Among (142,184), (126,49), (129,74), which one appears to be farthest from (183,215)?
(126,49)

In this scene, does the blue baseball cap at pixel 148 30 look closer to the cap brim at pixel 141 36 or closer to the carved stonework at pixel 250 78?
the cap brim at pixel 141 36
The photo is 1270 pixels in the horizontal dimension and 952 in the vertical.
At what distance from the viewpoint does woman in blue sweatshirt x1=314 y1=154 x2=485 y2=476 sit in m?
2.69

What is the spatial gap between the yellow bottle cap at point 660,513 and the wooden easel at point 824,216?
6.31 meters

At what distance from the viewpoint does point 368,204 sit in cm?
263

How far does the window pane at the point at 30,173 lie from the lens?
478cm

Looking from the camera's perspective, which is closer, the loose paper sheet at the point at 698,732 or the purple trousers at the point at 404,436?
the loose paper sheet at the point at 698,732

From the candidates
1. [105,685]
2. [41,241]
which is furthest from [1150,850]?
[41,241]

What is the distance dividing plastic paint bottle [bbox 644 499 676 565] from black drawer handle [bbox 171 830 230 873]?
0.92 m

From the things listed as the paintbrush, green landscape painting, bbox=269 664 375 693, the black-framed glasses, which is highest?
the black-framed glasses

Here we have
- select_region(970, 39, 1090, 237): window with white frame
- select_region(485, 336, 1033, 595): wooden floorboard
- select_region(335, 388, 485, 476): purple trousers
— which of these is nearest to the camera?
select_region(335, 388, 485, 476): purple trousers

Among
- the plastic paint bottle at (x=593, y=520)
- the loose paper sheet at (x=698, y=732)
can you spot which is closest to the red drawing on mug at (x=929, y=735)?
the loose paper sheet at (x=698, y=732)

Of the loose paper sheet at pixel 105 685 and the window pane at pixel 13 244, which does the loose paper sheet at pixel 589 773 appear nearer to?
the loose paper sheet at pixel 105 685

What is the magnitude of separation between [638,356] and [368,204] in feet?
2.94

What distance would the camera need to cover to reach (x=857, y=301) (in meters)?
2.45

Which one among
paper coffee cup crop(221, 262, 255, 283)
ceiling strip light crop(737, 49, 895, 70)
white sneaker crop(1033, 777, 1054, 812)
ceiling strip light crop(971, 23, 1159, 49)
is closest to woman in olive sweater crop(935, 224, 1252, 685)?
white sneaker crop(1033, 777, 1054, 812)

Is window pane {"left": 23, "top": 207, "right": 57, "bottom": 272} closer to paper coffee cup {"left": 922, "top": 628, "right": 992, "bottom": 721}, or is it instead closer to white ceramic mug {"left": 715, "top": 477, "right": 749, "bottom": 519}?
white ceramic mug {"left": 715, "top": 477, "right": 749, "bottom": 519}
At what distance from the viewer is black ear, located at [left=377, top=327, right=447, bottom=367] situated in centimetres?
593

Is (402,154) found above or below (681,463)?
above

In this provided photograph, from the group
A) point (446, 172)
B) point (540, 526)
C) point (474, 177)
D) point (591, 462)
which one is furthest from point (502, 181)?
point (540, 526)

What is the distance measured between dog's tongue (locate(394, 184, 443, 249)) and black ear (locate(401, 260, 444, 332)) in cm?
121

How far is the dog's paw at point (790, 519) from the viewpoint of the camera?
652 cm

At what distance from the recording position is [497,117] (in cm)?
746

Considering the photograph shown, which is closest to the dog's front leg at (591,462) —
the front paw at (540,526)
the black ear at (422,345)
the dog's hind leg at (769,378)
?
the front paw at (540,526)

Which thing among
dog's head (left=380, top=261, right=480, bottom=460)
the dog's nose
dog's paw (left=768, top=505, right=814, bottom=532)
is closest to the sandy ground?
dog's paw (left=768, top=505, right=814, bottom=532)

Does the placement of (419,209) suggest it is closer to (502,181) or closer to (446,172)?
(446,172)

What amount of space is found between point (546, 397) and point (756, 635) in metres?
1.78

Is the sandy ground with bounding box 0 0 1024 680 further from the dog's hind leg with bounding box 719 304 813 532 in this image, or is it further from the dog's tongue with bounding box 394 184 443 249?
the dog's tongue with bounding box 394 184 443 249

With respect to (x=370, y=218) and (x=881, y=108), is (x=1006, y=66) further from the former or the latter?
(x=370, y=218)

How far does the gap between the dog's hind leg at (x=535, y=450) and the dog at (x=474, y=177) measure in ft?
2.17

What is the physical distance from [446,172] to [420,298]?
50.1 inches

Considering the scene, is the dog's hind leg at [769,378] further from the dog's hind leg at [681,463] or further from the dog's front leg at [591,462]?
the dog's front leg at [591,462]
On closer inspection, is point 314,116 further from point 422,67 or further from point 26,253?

◆ ◆ ◆ ◆

GIVEN EXERCISE:
Using the listing above, retype each line exactly.

REPLY TO THE TASK:
Among (142,184), (126,49), (129,74), which one appears to be farthest from (183,215)?
(126,49)

In this scene, does the blue baseball cap at pixel 148 30 look closer to the cap brim at pixel 141 36 or closer to the carved stonework at pixel 250 78?
the cap brim at pixel 141 36
The photo is 1270 pixels in the horizontal dimension and 952 in the vertical.
At what distance from the viewpoint does woman in blue sweatshirt x1=314 y1=154 x2=485 y2=476 sit in m?
2.69

What is the spatial gap between the yellow bottle cap at point 660,513 and the wooden easel at point 824,216?
6.31 meters

At what distance from the viewpoint does point 368,204 sit in cm?
263

How far does the window pane at the point at 30,173 lie from the lens?
478cm

Looking from the camera's perspective, which is closer, the loose paper sheet at the point at 698,732 or the purple trousers at the point at 404,436?
the loose paper sheet at the point at 698,732

From the candidates
1. [105,685]
2. [41,241]
which is furthest from [1150,850]?
[41,241]

What is the distance dividing plastic paint bottle [bbox 644 499 676 565] from black drawer handle [bbox 171 830 230 873]?
0.92 m

From the things listed as the paintbrush, green landscape painting, bbox=269 664 375 693, the black-framed glasses, which is highest?
the black-framed glasses

Here we have
- select_region(970, 39, 1090, 237): window with white frame
- select_region(485, 336, 1033, 595): wooden floorboard
- select_region(335, 388, 485, 476): purple trousers
— which of these is nearest to the camera?
select_region(335, 388, 485, 476): purple trousers

Among
- the plastic paint bottle at (x=593, y=520)
- the loose paper sheet at (x=698, y=732)
can you spot which is closest to the red drawing on mug at (x=929, y=735)?
the loose paper sheet at (x=698, y=732)

Of the loose paper sheet at pixel 105 685 and the window pane at pixel 13 244, which does the loose paper sheet at pixel 589 773 appear nearer to?
the loose paper sheet at pixel 105 685

What is the magnitude of separation between [638,356] and [368,204] in feet?
2.94

What distance would the camera need to cover to reach (x=857, y=301) (in meters)?
2.45

Which one among
paper coffee cup crop(221, 262, 255, 283)
ceiling strip light crop(737, 49, 895, 70)
white sneaker crop(1033, 777, 1054, 812)
ceiling strip light crop(971, 23, 1159, 49)
is closest to woman in olive sweater crop(935, 224, 1252, 685)?
white sneaker crop(1033, 777, 1054, 812)

Is window pane {"left": 23, "top": 207, "right": 57, "bottom": 272} closer to paper coffee cup {"left": 922, "top": 628, "right": 992, "bottom": 721}, or is it instead closer to white ceramic mug {"left": 715, "top": 477, "right": 749, "bottom": 519}?
white ceramic mug {"left": 715, "top": 477, "right": 749, "bottom": 519}
At what distance from the viewer is black ear, located at [left=377, top=327, right=447, bottom=367] situated in centimetres?
593

Is (402,154) found above or below (681,463)?
above

In this provided photograph, from the group
A) point (446, 172)
B) point (540, 526)
C) point (474, 177)
D) point (591, 462)
which one is furthest from point (502, 181)?
point (540, 526)

What is the distance measured between dog's tongue (locate(394, 184, 443, 249)) and black ear (locate(401, 260, 444, 332)) in cm?
121

How far is the dog's paw at point (790, 519) from the viewpoint of the camera?
652 cm

At what distance from the recording position is [497,117] (in cm)?
746

Considering the photograph shown, which is closest to the dog's front leg at (591,462) —
the front paw at (540,526)
the black ear at (422,345)
the dog's hind leg at (769,378)
?
the front paw at (540,526)

Which thing among
dog's head (left=380, top=261, right=480, bottom=460)
the dog's nose
dog's paw (left=768, top=505, right=814, bottom=532)
is closest to the sandy ground?
dog's paw (left=768, top=505, right=814, bottom=532)

Does the placement of (419,209) suggest it is closer to (502,181) or closer to (446,172)?
(446,172)

What amount of space is found between point (546, 397) and point (756, 635) in metres?
1.78

Is the sandy ground with bounding box 0 0 1024 680 further from the dog's hind leg with bounding box 719 304 813 532 in this image, or is it further from the dog's tongue with bounding box 394 184 443 249?
the dog's tongue with bounding box 394 184 443 249

With respect to (x=370, y=218) and (x=881, y=108), is (x=1006, y=66) further from the former or the latter?
(x=370, y=218)

How far does the gap between the dog's hind leg at (x=535, y=450) and the dog at (x=474, y=177) measure in ft?
2.17

What is the physical distance from [446,172] to [420,298]?
50.1 inches

Considering the scene, is the dog's hind leg at [769,378] further from the dog's hind leg at [681,463] or further from the dog's front leg at [591,462]?
the dog's front leg at [591,462]
On closer inspection, is point 314,116 further from point 422,67 or further from point 26,253?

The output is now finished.